29 C
Medan
Wednesday, June 26, 2024

Dari Elektabilitas ke Krisis Kepemimpinan (1)

Politik Pemilu 2014:

Oleh:
Prof DR HM Arif Nasution

Tahun 2012 diprediksi sebagai tahun konsolidasi politik awal bagi para elit politik dan partai politik hingga mencapai titik kulminasinya di 2014 mendatang. Sebagai sebuah konsolidasi politik awal, tentu iklim politik dengan tingkat dinamika politik yang tinggi akan kerap menghiasi perjalanan hari-hari pemerintahan SBY. Dalam konteks itulah, wajar apabila SBY khawatir dinamika poltik dalam demokrasi Indonesia kedepan kan berimplikasi kepada timbulnya kegaduhan politik yang berdampak pada terjadinya distabilitas di berbagai sektor.

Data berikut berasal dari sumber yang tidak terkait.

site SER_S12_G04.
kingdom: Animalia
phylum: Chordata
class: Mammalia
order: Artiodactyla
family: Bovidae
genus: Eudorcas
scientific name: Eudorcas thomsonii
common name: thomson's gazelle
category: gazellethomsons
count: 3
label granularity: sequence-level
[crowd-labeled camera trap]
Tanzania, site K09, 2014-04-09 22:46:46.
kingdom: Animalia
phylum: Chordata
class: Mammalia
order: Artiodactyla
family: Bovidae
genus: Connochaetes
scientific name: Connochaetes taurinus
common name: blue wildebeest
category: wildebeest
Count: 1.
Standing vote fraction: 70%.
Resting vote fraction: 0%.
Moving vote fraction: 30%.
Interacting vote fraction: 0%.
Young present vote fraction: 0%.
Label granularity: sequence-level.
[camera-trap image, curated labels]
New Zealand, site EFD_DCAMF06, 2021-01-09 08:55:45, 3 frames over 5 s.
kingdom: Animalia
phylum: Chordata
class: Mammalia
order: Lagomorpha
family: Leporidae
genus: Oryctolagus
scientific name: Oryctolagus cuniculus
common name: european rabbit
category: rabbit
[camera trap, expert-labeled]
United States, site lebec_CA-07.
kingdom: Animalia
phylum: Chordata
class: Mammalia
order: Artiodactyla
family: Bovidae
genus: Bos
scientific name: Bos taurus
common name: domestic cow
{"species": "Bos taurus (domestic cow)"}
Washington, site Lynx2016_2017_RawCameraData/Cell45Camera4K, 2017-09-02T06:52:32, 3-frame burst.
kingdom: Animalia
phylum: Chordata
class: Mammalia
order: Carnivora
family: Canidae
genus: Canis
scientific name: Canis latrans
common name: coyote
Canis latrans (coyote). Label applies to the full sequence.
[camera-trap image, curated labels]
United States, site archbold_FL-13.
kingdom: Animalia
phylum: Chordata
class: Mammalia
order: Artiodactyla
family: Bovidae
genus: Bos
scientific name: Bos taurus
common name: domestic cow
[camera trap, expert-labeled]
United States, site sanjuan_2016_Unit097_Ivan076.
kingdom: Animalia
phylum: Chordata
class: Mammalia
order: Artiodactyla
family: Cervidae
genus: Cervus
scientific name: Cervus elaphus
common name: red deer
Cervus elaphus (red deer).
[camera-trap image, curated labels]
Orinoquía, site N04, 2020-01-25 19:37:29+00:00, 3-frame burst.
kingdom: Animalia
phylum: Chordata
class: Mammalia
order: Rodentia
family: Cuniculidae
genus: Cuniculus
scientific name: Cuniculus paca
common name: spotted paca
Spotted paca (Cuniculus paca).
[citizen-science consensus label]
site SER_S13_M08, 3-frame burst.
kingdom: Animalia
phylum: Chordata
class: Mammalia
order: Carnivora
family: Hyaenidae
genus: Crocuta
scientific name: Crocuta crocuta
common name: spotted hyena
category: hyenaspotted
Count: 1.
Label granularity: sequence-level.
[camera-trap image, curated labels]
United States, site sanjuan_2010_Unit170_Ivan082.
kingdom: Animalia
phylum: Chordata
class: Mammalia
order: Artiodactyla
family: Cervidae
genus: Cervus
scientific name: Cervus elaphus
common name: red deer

Tingginya dinamika politik di 2012 ini, diperdiksi cenderung dipengaruhi sejumlah ekspektasi partai politik dan berbagai instrument atau UU sistem politik yang mewarnai dan mempengaruhi quo vadis parpol dalam mendulang suara di Pemilu 2014 –termasuk berbagai kasus-kasus hukum korupsi yang juga akan diprediksi akan dijadikan angle kelompok elit untuk masuk ke dalam ruang yang lebih produktif melegitimasi eksistensi. Baik eksistensi partai politik, maupun eksistensi politik untuk berkiprah di panggung politik formal di senayan melalui Pemilu legislatif maupun Pilpres 2014 mendatang.
Indikator naiknya prinsip politik di 2012 ini dipengaruhi pula oleh sejumlah agenda-agenda krusial yang dijadikan barometer bagi elit politik untuk semakin fokus merancang strategi pencapaian target politiknya di 2014 mendatang. Dan tahun 2012 adalah momentum paling tetap untuk mengelaborasi kebutuhan sejumlah keinginan dan peluang yang tersedia itu.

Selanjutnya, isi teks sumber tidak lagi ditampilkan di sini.